In order to test if our bacteria would react with sucrose, glucose or lactose, we used the aseptic technique and transferred a small inoculating loopful of bacteria into a solution of each of these. We started out be sterilizing our inoculating loop, then we removed a small bead of culture from our original sample S. We flamed the opening of the tube and then put it away. We then transferred that bead of bacteria to first the sucrose solution. We stirred around the loop for a little bit to ensure that the bacteria was introduced into this new solution. Then flaming the mouth of the tube and the inoculating loop we incubated the solution at 37 degrees centigrade.  

We repeated the procedure above for the glucose solution, using the aseptic technique, and then putting the tube in the incubator. 


Our last solution was Lactose and we repeated this same process using the aseptic technique and incubating it at 37 degrees. 


Next class we would review the results we obtained from these tests. 






We discovered from the results that our bacteria utilized glucose, because it changed from a pink color to yellow. 
It partially utilized sucrose, indicated by the orange-ish color, but not fully yellow yet. 
We could determine that our bacteria did not utilize lactose, because it did not change at all from its original pinkish color. 


Motility Testing

In lab we did a motility test to find out whether our sample S bacteria have one or more flagella that are propelling the bacteria.

First we have to obtain a sample of bacteria from our sample. We do this by touching the bacteria with a sterile inoculating needle. Then we stab the bacteria into the center of the test medium to about halfway to three-quarters depth.

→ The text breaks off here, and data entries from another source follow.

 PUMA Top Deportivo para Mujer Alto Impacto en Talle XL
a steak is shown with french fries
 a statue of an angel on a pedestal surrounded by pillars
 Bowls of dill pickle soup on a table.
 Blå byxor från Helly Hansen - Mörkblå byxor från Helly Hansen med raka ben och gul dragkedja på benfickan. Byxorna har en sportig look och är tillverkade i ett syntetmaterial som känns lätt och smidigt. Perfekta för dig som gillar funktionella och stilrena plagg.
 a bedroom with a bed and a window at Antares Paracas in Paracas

We also did the same technique with a broth culture.





RESULTS:

After incubating our bacteria at 37 degrees centigrade, we were able to observe that our bacteria is motile!
The bacteria that was in the semisolid agar medium, not only grew along the stab of the innoculating needle, but also swam outward creating a small cloud of bacteria in the test tube. 





We can conclude from this test that our bacteria possesses some sort of flagella, that spins in a corkscrew motion and propels the bacteria making it motile.
We further tested our bacteria's motility by observing the broth we incubated on a microscope slide. 
To do this we had to make a hanging drop slide. 
We first got a clean depression slide a coverslip and some petroleum jelly. 

On the corners of the coverslip we put four small dots of petroleum jelly.
 Then using a sterile innoculating loop we obtained a bead of our bacteria from the broth culture, and put that bead in the center of our coverslip. 


Next we gently put the cover slip on the depression slide. This resulting in the drop hanging over the depression in the slide so that bacteria could be viewed swimming within the drop.

This procedure proved to be very difficult for us, and it took us multiple tries to to be able to actually see the bacteria. When we finally did, we confirmed (with alot of help from Dr. P) that our bacteria was motile!
 We were able to see our rod shaped bacteria actually swimming around!!